• [Data supplied]
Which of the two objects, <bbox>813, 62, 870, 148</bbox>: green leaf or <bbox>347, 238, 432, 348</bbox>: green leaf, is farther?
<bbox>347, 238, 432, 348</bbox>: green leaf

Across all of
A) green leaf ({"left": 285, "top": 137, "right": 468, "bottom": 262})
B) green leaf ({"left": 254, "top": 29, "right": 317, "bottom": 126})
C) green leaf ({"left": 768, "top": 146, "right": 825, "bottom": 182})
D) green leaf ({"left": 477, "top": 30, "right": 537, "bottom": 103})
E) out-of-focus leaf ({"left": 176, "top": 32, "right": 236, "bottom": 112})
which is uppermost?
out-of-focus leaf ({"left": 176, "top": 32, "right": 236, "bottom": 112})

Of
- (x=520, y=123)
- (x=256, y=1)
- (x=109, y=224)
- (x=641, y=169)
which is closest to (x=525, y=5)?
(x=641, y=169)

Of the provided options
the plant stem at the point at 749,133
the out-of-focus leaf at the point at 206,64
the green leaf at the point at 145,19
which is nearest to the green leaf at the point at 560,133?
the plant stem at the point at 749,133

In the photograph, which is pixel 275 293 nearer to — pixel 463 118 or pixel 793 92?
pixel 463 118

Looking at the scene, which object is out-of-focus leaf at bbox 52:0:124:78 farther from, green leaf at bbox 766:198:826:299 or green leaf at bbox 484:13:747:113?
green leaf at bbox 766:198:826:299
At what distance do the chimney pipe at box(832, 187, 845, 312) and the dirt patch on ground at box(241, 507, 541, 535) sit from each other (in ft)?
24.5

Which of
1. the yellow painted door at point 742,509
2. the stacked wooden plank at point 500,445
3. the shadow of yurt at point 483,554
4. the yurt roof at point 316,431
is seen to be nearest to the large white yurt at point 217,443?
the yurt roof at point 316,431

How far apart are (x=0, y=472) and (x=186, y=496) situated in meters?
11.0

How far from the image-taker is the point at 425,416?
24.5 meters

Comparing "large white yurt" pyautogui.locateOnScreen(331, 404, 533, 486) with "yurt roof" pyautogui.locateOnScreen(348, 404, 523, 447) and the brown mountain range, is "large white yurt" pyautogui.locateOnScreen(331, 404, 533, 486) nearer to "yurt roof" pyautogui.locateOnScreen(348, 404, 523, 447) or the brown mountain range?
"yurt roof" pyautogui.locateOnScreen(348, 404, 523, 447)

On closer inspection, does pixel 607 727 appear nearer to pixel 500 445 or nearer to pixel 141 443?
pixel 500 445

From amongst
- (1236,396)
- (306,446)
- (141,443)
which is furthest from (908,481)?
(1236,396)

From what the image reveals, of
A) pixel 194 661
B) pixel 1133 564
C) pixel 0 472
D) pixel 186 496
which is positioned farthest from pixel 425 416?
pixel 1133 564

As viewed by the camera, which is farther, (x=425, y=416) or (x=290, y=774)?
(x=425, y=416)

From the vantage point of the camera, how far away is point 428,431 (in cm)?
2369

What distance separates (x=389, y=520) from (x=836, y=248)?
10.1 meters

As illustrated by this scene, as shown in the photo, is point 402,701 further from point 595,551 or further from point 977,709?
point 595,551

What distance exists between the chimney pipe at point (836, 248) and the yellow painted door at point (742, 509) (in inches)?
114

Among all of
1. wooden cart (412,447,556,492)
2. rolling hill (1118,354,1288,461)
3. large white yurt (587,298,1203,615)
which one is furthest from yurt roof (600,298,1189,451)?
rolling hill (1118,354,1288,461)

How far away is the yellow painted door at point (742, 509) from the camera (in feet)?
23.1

• [Problem to solve]
Copy everything from the line containing "As viewed by" down to the last line of the rows above, with no changes.

• [Correct result]
As viewed by the camera, which is farther, (x=425, y=416) or (x=290, y=774)?
(x=425, y=416)

From the vantage point of the camera, how far away is point 428,431 (in cm)?
2369

What distance separates (x=389, y=520) from (x=836, y=248)?
10.1 meters

As illustrated by this scene, as shown in the photo, is point 402,701 further from point 595,551 or further from point 977,709?
point 595,551

What distance exists between the chimney pipe at point (836, 248) and the yellow painted door at point (742, 509) (in inches)?
114

Among all of
1. wooden cart (412,447,556,492)
2. rolling hill (1118,354,1288,461)
3. large white yurt (587,298,1203,615)
which one is furthest from yurt roof (600,298,1189,451)?
rolling hill (1118,354,1288,461)

How far away is the yellow painted door at point (742, 509) from the camera (in feet)?
23.1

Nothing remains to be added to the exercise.